Aujourd’hui Celnat compte 65 employés et appartient au groupe suédois MIDSONA, acteur majeur du bio dans les pays nordiques. Pour autant, on a gardé la structure d’une PME : les équipes sont microscopiques, donc on a beaucoup d'interactions entre nous.
"Robert et Jean ont été visionnaires. Ils ont décidé de créer ensemble une minoterie différente, qui serait consacrée à des produits plus vertueux, d’un point de vue environnemental et nutritif, quitte à aller à contre-courant de l’essor de l’industrialisation."
Où et comment sont fabriqués vos produits ?

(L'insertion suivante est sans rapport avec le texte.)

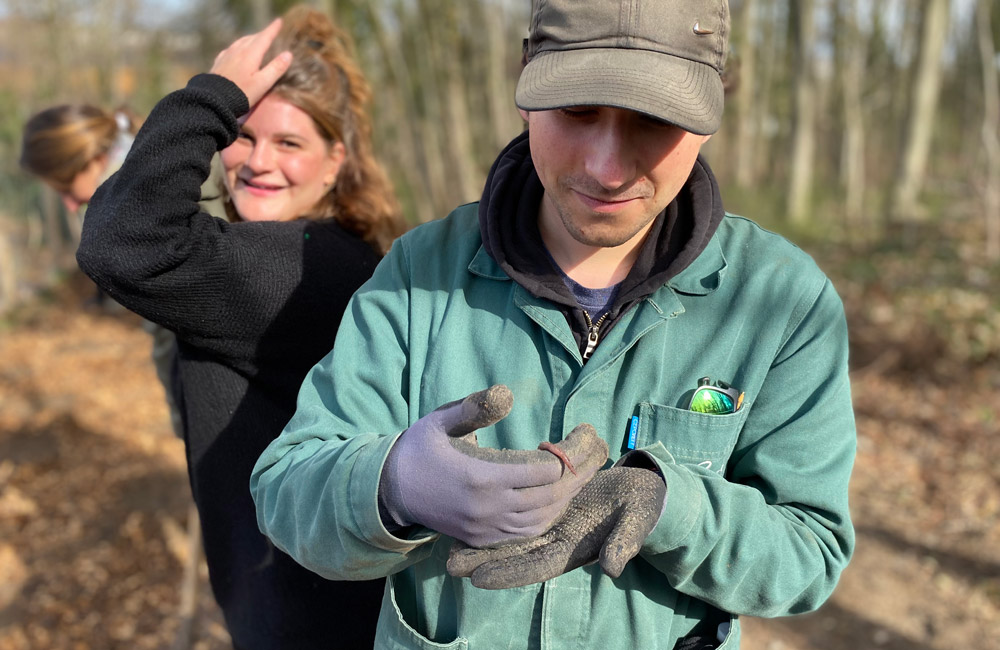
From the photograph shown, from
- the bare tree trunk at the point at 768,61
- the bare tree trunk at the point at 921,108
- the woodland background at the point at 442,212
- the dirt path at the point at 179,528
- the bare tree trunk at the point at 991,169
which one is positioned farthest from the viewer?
the bare tree trunk at the point at 768,61

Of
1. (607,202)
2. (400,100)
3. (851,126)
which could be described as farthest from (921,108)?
(607,202)

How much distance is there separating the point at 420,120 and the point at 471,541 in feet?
50.2

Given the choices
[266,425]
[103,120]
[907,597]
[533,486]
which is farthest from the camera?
[907,597]

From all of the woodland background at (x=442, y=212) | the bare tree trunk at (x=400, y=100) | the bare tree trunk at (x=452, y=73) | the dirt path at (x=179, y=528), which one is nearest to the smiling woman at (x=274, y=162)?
the woodland background at (x=442, y=212)

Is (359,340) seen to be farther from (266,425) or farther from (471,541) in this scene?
(266,425)

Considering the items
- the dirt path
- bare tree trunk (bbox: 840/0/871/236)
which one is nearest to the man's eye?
the dirt path

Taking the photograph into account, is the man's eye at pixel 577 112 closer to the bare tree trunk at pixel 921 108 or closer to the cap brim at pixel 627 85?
the cap brim at pixel 627 85

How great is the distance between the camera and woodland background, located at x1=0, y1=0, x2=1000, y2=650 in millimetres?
4965

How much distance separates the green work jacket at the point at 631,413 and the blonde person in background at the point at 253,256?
1.69 ft

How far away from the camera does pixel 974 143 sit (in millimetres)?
18453

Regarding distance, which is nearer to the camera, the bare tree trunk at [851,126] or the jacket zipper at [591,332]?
the jacket zipper at [591,332]

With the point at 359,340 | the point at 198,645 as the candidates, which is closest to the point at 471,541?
the point at 359,340

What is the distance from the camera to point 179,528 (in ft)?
19.6

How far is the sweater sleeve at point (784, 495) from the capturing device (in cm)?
128
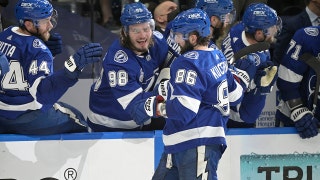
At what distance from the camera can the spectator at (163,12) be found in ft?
21.7

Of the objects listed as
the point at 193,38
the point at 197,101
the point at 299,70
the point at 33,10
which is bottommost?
the point at 299,70

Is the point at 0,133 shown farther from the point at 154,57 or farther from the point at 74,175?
the point at 154,57

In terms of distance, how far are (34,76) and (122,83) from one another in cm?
49

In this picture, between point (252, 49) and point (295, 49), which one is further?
point (295, 49)

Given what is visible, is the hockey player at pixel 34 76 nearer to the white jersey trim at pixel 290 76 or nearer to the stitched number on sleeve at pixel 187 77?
the stitched number on sleeve at pixel 187 77

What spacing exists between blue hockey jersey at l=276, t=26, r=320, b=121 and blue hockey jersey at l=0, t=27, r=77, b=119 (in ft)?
4.37

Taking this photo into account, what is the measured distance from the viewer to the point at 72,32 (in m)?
7.05

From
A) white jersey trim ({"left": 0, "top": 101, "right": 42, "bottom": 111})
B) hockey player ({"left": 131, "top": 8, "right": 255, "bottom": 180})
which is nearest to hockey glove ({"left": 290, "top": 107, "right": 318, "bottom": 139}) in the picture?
hockey player ({"left": 131, "top": 8, "right": 255, "bottom": 180})

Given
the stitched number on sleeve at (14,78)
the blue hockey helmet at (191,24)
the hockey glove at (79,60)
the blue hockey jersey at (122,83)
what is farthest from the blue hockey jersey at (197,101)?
the stitched number on sleeve at (14,78)

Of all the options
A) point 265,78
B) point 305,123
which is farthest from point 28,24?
point 305,123

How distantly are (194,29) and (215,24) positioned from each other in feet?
3.27

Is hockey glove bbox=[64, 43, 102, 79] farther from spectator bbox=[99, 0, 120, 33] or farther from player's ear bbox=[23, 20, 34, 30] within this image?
spectator bbox=[99, 0, 120, 33]

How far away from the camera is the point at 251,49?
17.0 feet

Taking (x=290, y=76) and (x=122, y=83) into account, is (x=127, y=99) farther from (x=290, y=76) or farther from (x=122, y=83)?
(x=290, y=76)
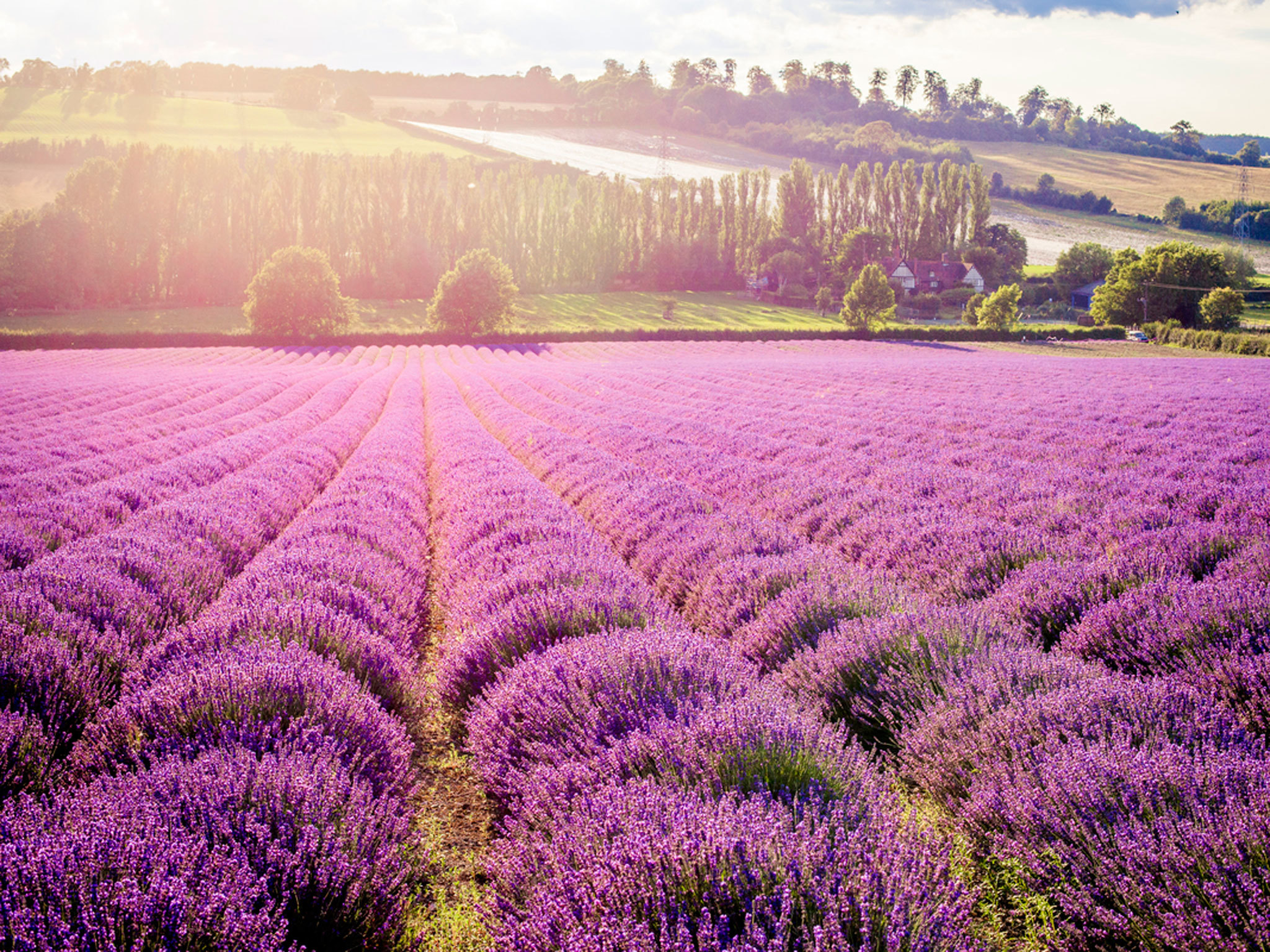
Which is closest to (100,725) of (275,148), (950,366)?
(950,366)

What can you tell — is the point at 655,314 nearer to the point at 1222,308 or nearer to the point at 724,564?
the point at 1222,308

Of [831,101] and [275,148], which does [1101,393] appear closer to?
[275,148]

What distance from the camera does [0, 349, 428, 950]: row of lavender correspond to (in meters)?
1.39

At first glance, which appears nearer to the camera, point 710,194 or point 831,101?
point 710,194

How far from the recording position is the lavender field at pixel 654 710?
1.47m

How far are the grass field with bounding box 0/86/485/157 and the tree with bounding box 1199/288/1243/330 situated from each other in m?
91.9

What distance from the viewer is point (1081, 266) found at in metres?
77.6

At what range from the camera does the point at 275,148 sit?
294ft

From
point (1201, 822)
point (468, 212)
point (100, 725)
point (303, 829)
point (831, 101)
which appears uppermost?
point (831, 101)

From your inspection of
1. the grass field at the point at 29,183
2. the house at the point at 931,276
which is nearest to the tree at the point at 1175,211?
the house at the point at 931,276

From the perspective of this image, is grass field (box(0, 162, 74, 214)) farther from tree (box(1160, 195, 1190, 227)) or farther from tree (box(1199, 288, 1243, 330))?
tree (box(1160, 195, 1190, 227))

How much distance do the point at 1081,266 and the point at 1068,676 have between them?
9349cm

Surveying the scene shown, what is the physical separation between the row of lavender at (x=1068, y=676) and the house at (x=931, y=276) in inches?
3210

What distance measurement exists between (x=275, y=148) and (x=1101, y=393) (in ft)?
339
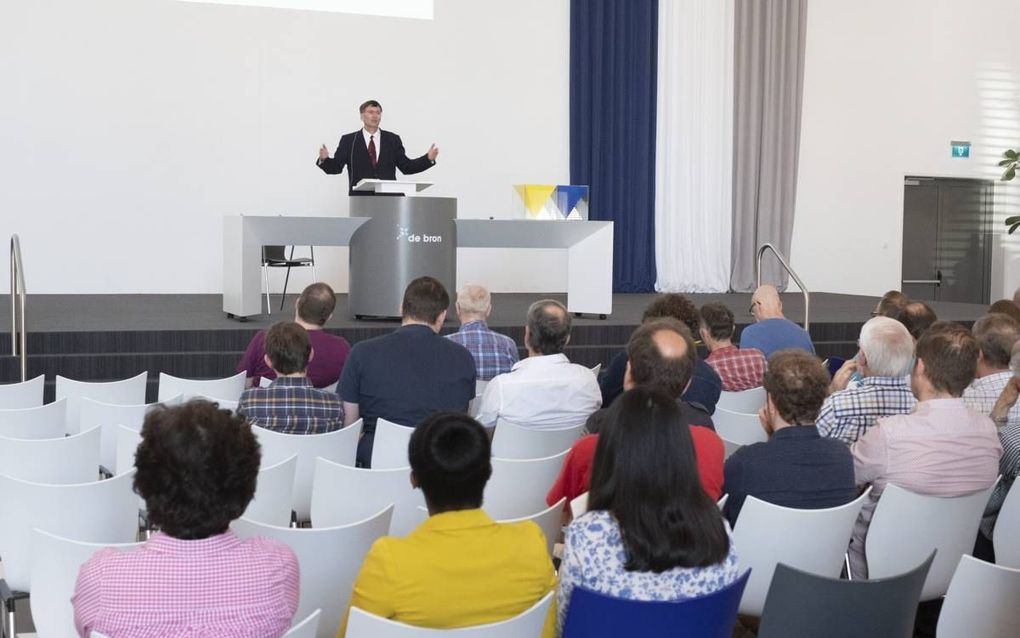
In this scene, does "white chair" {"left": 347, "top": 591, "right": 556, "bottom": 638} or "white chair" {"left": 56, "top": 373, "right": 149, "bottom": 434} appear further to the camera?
"white chair" {"left": 56, "top": 373, "right": 149, "bottom": 434}

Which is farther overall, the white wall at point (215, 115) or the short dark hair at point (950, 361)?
the white wall at point (215, 115)

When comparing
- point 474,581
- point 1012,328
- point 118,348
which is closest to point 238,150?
point 118,348

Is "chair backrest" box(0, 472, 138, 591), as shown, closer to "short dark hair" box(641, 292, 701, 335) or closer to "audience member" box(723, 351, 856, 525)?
"audience member" box(723, 351, 856, 525)

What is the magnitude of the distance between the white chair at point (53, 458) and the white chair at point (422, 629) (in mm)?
1878

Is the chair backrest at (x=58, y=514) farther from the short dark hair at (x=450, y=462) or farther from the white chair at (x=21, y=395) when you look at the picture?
the white chair at (x=21, y=395)

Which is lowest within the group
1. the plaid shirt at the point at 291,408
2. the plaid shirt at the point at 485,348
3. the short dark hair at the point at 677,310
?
the plaid shirt at the point at 291,408

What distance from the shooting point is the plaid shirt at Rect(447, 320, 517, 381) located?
16.1 feet

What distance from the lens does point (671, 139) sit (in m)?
11.7

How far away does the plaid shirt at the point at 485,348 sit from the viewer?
492 centimetres

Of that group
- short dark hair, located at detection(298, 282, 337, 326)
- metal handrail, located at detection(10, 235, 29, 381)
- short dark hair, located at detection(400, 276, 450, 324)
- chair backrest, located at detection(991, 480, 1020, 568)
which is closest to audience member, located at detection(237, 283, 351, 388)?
short dark hair, located at detection(298, 282, 337, 326)

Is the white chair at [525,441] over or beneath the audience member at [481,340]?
beneath

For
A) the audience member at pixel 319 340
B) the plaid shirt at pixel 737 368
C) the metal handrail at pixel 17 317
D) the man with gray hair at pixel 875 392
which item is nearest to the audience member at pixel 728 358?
the plaid shirt at pixel 737 368

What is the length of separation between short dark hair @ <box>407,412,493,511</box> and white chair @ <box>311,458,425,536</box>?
924 mm

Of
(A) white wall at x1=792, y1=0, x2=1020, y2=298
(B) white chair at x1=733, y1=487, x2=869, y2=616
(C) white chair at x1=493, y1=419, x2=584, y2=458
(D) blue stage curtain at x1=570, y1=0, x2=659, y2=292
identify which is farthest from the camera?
(A) white wall at x1=792, y1=0, x2=1020, y2=298
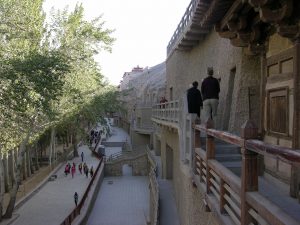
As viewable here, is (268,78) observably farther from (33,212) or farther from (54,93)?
(33,212)

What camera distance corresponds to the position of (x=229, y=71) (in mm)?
12039

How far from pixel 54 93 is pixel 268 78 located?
29.5 ft

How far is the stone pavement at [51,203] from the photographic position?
20266mm

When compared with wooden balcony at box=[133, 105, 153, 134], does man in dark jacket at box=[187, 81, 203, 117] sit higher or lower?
higher

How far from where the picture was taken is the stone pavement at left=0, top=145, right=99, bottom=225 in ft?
66.5

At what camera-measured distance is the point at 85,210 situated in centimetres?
2161

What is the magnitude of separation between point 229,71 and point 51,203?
16406mm

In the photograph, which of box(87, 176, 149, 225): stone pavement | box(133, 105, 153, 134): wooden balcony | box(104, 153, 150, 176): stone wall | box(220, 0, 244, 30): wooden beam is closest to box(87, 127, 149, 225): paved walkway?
box(87, 176, 149, 225): stone pavement

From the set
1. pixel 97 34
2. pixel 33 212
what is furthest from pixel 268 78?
pixel 33 212

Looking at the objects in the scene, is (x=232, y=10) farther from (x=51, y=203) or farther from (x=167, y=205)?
(x=51, y=203)

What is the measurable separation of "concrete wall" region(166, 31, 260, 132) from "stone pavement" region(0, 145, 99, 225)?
34.3 feet

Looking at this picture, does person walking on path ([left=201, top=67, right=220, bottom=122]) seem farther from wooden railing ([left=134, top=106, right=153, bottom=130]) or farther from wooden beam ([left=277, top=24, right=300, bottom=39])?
wooden railing ([left=134, top=106, right=153, bottom=130])

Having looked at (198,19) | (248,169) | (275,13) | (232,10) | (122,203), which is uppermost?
(198,19)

Nous fabriquons nos produits selon 4 valeurs :
- LE DIRECT FERME : on va chercher des céréales brutes directement auprès des agriculteurs. Non seulement on contrôle la qualité de ce que l’on produit, mais en plus on destine chaque lot à sa meilleure utilisation (un lot moins bon pour la panification mais qui peut être joli visuellement sera transformé en flocons).
- LA QUALITÉ : on observe toute une démarche pour garantir la qualité des matières premières, les ingrédients fournis et le soin apporté aux produits.
- LA POLYVALENCE : chaque céréale ayant une spécificité, on s’est organisé en atelier polyvalent, ce qui souligne les savoir-faire des équipes.
- LE PEU TRANSFORMÉ : on a toujours fait des choses brutes, simples. On est les spécialistes des flocons, on a la plus large gamme d’Europe, 100% bio, c’est notre vrai coeur de métier. Le flocon, c’est une céréale qui a été nettoyée, décortiquée (s’il s’agit d’avoine ou d’épeautre), précuite à la vapeur, aplatie et séchée. À l’inverse, on a refusé des procédés qui auraient dégradé la qualité nutrionnelle du produit, comme l’extrusion (utilisée pour les produits très sucrés comme les célèbres céréales soufflées au miel). L’avenir nous a donné raison puisque depuis 2-3 ans, l’ultra-transformation des aliments est pointée du doigt.
Sauf pénurie extrême (il y en a eu 2 en 40 ans), les flocons viennent de France. Le seigle est récolté à proximité de l’usine, sur des exploitations situées vers le Puy-en-Velay, dans la Haute-Loire. Ces petites exploitations de moyenne montagne sont à taille humaine, pourvoyeuses d’emplois et nous permettent une activité très diversifiée. En revanche, l’avoine a des préférences climatiques qui correspondent plutôt au nord de la Loire. On fait alors appel à des agriculteurs de Bourgogne, Franche-Comté et Normandie.
Avec les agriculteurs, on entretient des partenariats de longue date. On va les voir sur place pour avoir une idée de leur performance et observer leur façon de travailler.
Pourquoi avoir choisi le bio ?
Derrière le bio, il y a la pureté de la matière première sans résidu de composé toxique. On a été les premiers à vérifier tous les lots entrants chez nous pour surveiller les risques de pesticides, d’OGM, les traces de radioactivité ou de métaux lourds. Le sarrasin, par exemple, a la formidable particularité d’absorber les métaux lourds emmagasinés dans le sol, c’est pour ça qu’on l’utilise parfois comme une plante dépolluante pour les terrains contaminés. Toutes les autorités ne demandent pas ces vérifications.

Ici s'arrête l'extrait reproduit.